→ Document excerpt
[Start of Attachment]

Michele Siqueiros, President of Campaign for College Opportunity

“I'm not sure state leaders or voters really want to address this one. Special interest groups continue to put forward initiatives to fund various priorities by taxing the rich. These win generally easy approval by voters while policymakers generally avoid voting on raising taxes legislatively because they don’t want to lose their next election.”

Kim Belshé, Executive Director of First 5 LA

“A stable, prosperous future depends on our investments in our kids’ well-being today. Our goal should be to create as many high-income earners as possible through disciplined budget and policy decisions that give California’s young children the best start. That means supporting new parents in their child’s earliest moments through family-strengthening home visiting programs, building upon this year’s recently enacted budget. And, it means supporting young children’s development of critical thinking and problem-solving skills that will help them thrive as adults in a changing economy. Research shows that investing in children delivers a phenomenal return through strong outcomes in education, health, social behaviors and workforce readiness for the high-paying jobs of tomorrow. High earners are not simply born; in California, we build our economic strength through our kids and we launch them to succeed in school and life.”

Jon Coupal, President of Howard Jarvis Taxpayers Association

“Revenue volatility is, in large part, a function of the economy. 'Spending volatility' is a function of political discipline, something lacking in Sacramento. It's wrong to assume that a year with high revenues is 'normal,' and every other year is plagued by 'spending volatility' that can only be fixed with higher taxes. This leads to a false choice between raising somebody’s taxes and raising everybody’s taxes. How is [it] that other states provide better and more comprehensive public services with such lower tax burdens? Rather than resort to raising taxes as the default first option, other states are able to prioritize programs, achieve efficiencies and conduct meaningful oversight of spending. That's the answer for the Golden State.”

Allan Zaremberg, President and CEO of the California Chamber of Commerce

“Volatility is due to an overreliance on income taxes on the high-wage earners and that could only be changed by a constitutional amendment reducing taxes on the wealthy and broadening the base to increase taxes on others. Because that is unlikely to happen, the rainy day reserve is crucial to withstanding an inevitable decline in revenues.”

[End of Attachment]

→ What to do
Can you write the next part of the collected comments from California leaders on state tax revenue volatility, picking up after the last quote? The lines that come next play no part here.

→ Stored data
[Start of Attachment]

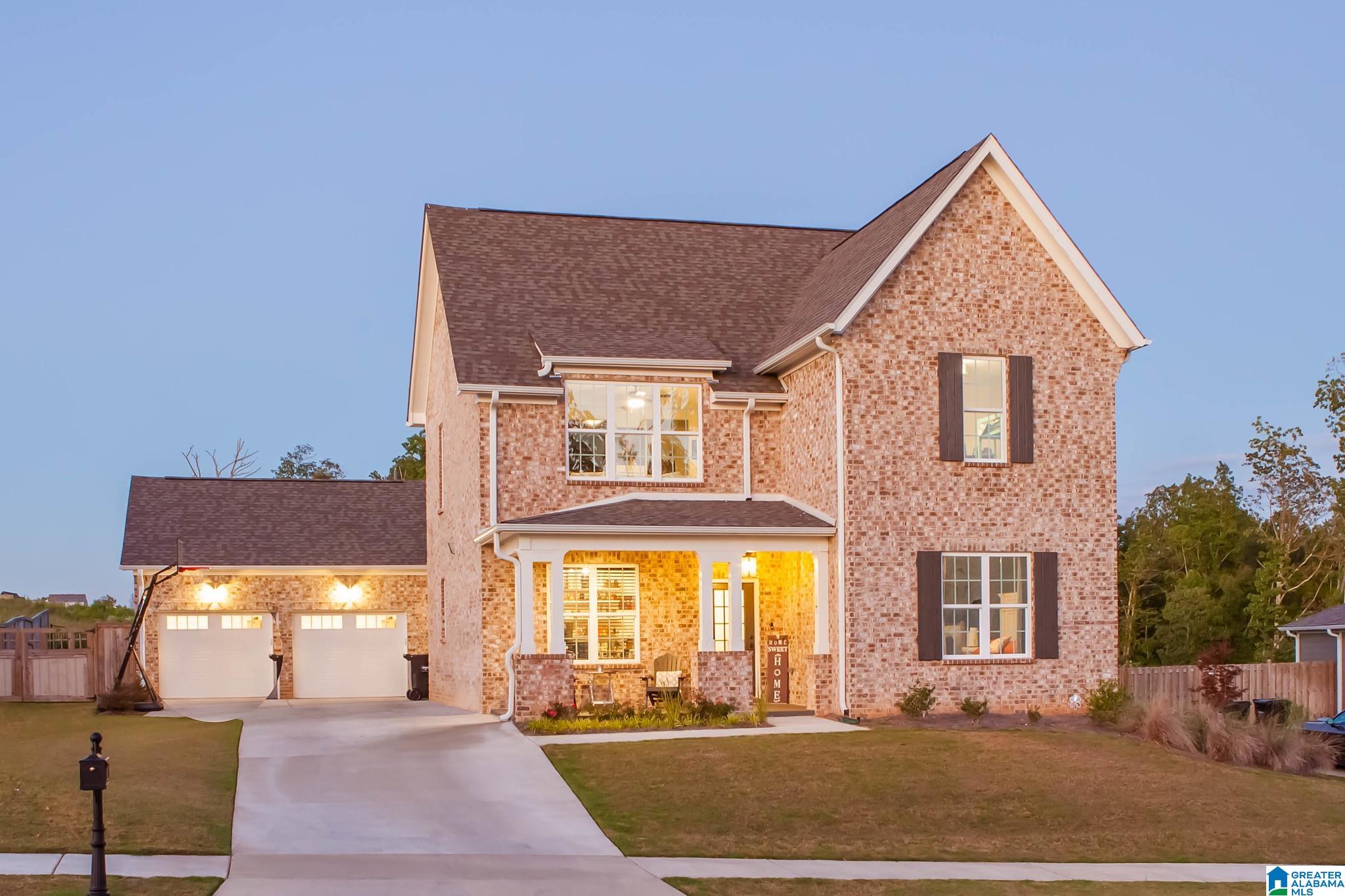 Bradley Cir, Trussville, AL 35173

[End of Attachment]

→ Expected answer
Kristin Olsen, Former minority leader in the California Assembly, and Stanislaus County Supervisor

“Republicans and Democrats must work together to flatten and broaden the tax code so that more people pay taxes and at lower rates overall. It will take courage from both political parties, but it is the only way to reduce California's revenue volatility and reduce the need for large tax hikes and deep spending cuts during times of economic recession.”

Dorothy Rothrock, President of California Manufacturers & Technology Association

“Revenue volatility from our reliance on taxpayers who may owe less in a recession or move to escape high taxes is a problem that can be partly solved by keeping state spending low and building a surplus to cover budget shortfalls. Finding more stable revenue sources to replace the high-income tax burden is a challenge in California because there are so many taxes and fees already imposed on the citizenry.”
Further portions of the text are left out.